As for the balance, think lemon and nuts, great lashings of the both of them. Hazlenuts are my very favorite here, earthy and mysterious and softly sweet, but only if they're good hazlenuts. I don't say this to be precious, but because hazlenuts are troublesome, turning coat faster than any nut I know. Fresh, they are glorious. Rancid, ghastly. Taste several, and if any strike a wrong note, speak your condolences and chuck 'em, post haste (and freeze your next batch, to save their sweet souls). Toasted pecans or walnuts will stand in nicely.
As to the lemon, don't be alarmed by the quantities. I often invert the classic acid:oil ratio, opting for 3 times as much acid as oil.

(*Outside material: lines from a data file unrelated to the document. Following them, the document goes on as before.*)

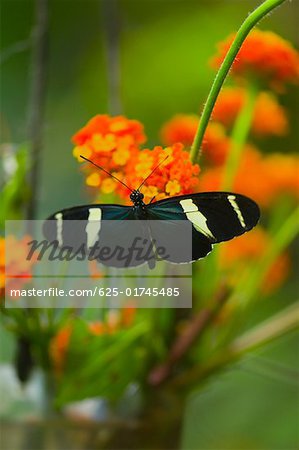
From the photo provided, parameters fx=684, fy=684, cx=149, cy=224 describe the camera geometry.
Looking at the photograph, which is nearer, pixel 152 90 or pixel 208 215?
pixel 208 215

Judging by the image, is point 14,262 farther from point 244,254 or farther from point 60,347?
point 244,254

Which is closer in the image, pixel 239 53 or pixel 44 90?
pixel 239 53

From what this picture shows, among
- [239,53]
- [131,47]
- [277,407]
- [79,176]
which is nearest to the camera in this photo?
[239,53]

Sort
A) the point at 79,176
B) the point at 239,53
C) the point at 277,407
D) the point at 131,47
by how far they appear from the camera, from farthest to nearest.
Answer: the point at 277,407 < the point at 131,47 < the point at 79,176 < the point at 239,53

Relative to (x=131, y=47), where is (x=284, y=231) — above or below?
below

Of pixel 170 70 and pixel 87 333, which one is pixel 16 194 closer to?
pixel 87 333

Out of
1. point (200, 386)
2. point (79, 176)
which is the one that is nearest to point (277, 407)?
point (200, 386)

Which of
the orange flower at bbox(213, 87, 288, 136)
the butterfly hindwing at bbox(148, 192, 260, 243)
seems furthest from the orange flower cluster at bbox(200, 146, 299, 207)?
the butterfly hindwing at bbox(148, 192, 260, 243)

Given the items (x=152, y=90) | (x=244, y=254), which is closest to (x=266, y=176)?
(x=244, y=254)
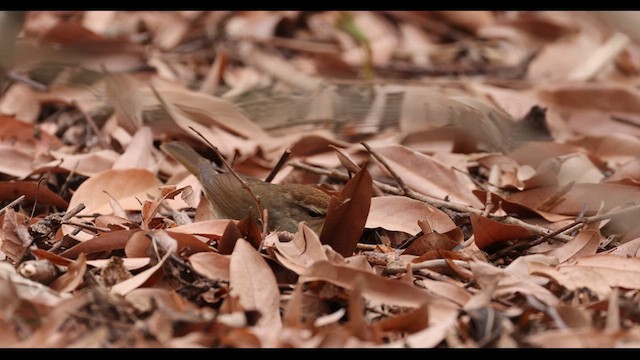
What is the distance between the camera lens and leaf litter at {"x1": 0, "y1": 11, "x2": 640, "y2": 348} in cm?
245

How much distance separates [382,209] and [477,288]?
74cm

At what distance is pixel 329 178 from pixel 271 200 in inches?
21.9

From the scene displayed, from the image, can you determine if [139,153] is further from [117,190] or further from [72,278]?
[72,278]

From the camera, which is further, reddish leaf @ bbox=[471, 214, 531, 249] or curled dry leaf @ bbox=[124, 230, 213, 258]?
reddish leaf @ bbox=[471, 214, 531, 249]

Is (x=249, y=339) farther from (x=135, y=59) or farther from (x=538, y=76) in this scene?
(x=538, y=76)

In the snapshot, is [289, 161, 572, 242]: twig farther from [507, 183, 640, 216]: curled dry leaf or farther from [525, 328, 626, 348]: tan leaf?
[525, 328, 626, 348]: tan leaf

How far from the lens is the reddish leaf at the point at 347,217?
9.68 feet

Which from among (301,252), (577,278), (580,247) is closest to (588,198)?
(580,247)

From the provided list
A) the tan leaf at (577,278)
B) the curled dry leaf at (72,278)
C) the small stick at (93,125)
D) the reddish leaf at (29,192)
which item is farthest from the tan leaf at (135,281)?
the small stick at (93,125)

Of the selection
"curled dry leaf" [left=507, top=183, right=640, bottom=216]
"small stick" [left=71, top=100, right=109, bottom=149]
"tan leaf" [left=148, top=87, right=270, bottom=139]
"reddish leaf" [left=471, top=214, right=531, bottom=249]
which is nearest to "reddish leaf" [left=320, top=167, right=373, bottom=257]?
"reddish leaf" [left=471, top=214, right=531, bottom=249]

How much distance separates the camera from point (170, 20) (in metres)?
6.30

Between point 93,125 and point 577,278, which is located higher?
point 577,278

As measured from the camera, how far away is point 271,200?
12.0ft

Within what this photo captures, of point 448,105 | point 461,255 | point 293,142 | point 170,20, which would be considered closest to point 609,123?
point 448,105
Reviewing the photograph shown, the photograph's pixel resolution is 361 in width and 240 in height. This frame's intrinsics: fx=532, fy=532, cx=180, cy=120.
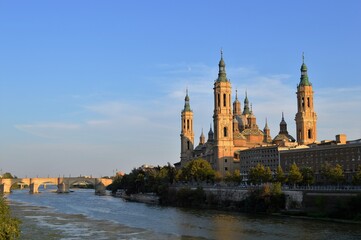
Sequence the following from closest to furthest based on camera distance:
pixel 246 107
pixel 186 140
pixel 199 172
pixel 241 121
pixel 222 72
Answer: pixel 199 172 < pixel 222 72 < pixel 241 121 < pixel 246 107 < pixel 186 140

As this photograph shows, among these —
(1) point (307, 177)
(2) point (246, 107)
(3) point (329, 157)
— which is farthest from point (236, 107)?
(1) point (307, 177)

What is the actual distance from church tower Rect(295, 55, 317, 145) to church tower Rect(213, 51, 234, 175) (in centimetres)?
1896

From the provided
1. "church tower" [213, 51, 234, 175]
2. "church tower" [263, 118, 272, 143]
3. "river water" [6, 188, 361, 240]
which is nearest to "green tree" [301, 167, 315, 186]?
"river water" [6, 188, 361, 240]

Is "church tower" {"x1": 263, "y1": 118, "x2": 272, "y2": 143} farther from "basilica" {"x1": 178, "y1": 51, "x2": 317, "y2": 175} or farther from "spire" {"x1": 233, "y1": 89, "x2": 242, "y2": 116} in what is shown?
"spire" {"x1": 233, "y1": 89, "x2": 242, "y2": 116}

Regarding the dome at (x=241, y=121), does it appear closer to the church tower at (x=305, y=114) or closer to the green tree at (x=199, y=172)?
the church tower at (x=305, y=114)

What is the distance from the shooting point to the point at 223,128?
14575 cm

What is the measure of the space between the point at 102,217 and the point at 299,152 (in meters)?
54.9

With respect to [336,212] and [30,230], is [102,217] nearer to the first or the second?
[30,230]

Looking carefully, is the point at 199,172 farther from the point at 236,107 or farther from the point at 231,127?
the point at 236,107

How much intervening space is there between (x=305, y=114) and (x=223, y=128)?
22.6 meters

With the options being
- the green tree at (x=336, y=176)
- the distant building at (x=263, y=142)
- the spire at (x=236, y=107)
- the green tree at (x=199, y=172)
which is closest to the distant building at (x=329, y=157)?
the distant building at (x=263, y=142)

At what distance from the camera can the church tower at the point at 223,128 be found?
145625 millimetres

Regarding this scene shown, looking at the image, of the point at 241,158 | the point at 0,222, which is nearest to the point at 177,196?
the point at 241,158

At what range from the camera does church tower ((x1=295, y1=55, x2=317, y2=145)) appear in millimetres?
144500
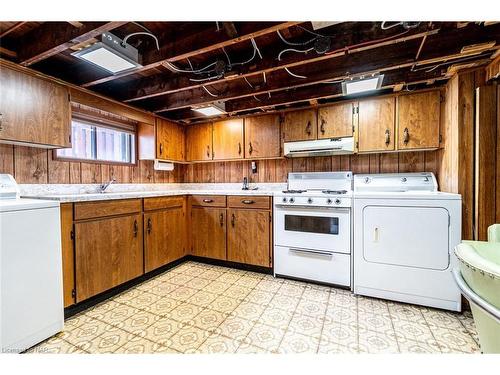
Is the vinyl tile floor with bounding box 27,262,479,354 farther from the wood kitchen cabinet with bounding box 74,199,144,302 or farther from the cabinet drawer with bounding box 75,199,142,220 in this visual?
the cabinet drawer with bounding box 75,199,142,220

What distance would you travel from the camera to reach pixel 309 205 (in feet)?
8.19

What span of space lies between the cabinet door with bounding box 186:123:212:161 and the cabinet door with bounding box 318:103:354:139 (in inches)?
64.8

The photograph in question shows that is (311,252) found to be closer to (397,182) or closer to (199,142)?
(397,182)

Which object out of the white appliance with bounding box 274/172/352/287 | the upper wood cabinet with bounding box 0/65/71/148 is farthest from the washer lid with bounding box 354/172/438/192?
the upper wood cabinet with bounding box 0/65/71/148

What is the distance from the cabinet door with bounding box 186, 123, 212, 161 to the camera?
11.6 ft

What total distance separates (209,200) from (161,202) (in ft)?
1.97

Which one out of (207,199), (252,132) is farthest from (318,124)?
(207,199)

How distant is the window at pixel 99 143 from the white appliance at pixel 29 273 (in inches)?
33.5

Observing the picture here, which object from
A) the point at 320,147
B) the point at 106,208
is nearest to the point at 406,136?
the point at 320,147

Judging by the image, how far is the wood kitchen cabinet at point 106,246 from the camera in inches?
76.5

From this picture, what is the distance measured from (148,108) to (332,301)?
3.09 m

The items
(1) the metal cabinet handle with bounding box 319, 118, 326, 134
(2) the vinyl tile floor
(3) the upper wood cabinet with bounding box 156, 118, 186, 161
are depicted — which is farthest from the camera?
(3) the upper wood cabinet with bounding box 156, 118, 186, 161
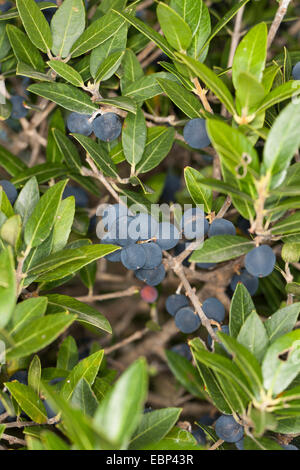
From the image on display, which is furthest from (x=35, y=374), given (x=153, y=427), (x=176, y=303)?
(x=176, y=303)

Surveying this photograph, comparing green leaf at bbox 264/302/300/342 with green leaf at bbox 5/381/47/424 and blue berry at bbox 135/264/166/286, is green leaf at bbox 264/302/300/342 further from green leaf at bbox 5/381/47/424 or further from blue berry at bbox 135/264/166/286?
green leaf at bbox 5/381/47/424

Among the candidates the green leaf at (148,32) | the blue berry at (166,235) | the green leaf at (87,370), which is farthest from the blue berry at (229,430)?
the green leaf at (148,32)

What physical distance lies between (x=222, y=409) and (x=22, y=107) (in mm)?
846

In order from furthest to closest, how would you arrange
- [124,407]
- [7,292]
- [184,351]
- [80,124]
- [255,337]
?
[184,351] < [80,124] < [255,337] < [7,292] < [124,407]

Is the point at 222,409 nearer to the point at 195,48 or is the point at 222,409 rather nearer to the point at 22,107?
the point at 195,48

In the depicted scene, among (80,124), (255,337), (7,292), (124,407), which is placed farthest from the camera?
(80,124)

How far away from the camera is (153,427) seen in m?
0.78

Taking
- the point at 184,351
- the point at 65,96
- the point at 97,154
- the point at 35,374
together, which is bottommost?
the point at 184,351

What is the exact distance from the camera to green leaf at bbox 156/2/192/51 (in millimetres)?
860

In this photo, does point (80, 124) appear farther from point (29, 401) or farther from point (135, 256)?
point (29, 401)

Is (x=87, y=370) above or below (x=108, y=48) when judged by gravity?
below

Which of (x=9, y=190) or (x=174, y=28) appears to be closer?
(x=174, y=28)

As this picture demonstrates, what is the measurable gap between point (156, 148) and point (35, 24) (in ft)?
1.09

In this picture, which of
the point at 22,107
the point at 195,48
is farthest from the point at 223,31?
the point at 22,107
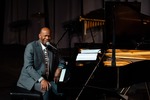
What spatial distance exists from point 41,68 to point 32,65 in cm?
14

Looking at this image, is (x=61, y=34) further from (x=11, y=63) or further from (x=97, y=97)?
(x=97, y=97)

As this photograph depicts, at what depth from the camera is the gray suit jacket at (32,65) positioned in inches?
182

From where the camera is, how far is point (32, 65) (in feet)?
15.5

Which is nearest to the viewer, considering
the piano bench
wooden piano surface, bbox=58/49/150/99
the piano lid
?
wooden piano surface, bbox=58/49/150/99

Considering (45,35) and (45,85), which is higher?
(45,35)

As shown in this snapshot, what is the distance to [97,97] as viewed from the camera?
5.78 metres

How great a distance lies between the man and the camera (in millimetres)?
4598

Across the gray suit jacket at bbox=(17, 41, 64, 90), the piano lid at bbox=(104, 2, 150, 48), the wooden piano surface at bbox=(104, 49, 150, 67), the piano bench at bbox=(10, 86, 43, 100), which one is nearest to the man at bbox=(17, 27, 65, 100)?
the gray suit jacket at bbox=(17, 41, 64, 90)

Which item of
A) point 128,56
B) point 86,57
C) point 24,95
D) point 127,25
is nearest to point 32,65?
point 24,95

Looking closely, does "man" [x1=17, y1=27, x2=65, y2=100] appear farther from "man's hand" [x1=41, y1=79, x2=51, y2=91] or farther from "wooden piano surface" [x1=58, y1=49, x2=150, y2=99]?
"wooden piano surface" [x1=58, y1=49, x2=150, y2=99]

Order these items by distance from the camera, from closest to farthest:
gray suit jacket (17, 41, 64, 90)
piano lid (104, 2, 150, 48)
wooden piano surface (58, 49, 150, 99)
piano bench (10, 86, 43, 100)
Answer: wooden piano surface (58, 49, 150, 99)
piano bench (10, 86, 43, 100)
gray suit jacket (17, 41, 64, 90)
piano lid (104, 2, 150, 48)

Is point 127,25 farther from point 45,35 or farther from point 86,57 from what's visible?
point 45,35

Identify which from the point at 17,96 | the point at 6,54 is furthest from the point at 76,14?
the point at 17,96

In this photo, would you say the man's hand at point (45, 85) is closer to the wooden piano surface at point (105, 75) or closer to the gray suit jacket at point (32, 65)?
the gray suit jacket at point (32, 65)
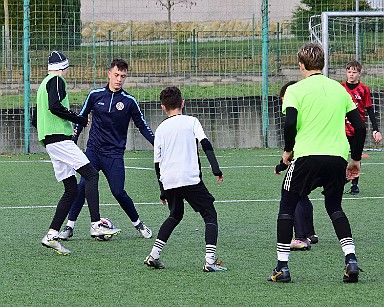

Not because I'm fat-shy (um, hardly), but because I'm tart-friendly. I have a ferocious sour tooth, as well as an abiding fondness for produce flattered by citrus. And as it happens, lemon loves celery and apple pear. Somehow, lemon makes celery sparkle, and turns up apple-pear's ordinarily mild-mannered personality. In return, they somehow nudge the lemon toward sweet, like sugar's been added, like a miracle berry. I don't undestand it. I can't explain it. I am only the messenger, here to tell you, toss these stalwarts together and the whole gang stands taller, prouder, livelier, perkier, than five minutes earlier. As do I, eyes tilted toward spring.
P.S. Turn your eyes to the horizon, also. This one's not much of a looker. But boy, it's an eater.
P.S.S. Did I mention I've more salads waiting in the wings? And I'll just keep belting them out, when I feel like it. I'm shameless that way. Forewarned, forearmed, FYI.
Celery, Asian Pear + Romaine Salad with Hazlenuts + Lemon
Serves 2 hungry souls, on the cusp of spring
(or 4 reasonable sorts, as a side)
This salad would be more beautiful if everything were bigger, the pear slices larger. But I like the bite-a-bility of it, and find the celery and Asian pear benefit from a sliver-thin slice. Even with this fussing, which you can take or leave, it is, at most, a five-minute affair.
6 plump, long stalks of celery, sliced 1/4" thin
1 Asian pear, sliced 1/8" thick, then cut into thirds
1 heart of romaine (pale interior leaves), sliced 1/3"
1 cup sweet, fresh hazlenuts, toasted 10 minutes in a 350° oven, roughly chopped
3-4 tablespoons fresh lemon juice, from 1-2 large, plump lemons
1-2 tablespoons olive oil
1/2 teaspoon kosher salt, plus more to taste
several grinds black pepper
Place sliced celery, Asian pear, romaine and hazlenuts in a wide bowl. In a jam jar, squeeze lemon, then add salt and swirl to dissolve. Add olive oil, cover, and shake well to combine. Pour over veg, and toss well to coat. Add pepper, taste for salt, adjust as needed, and dig in.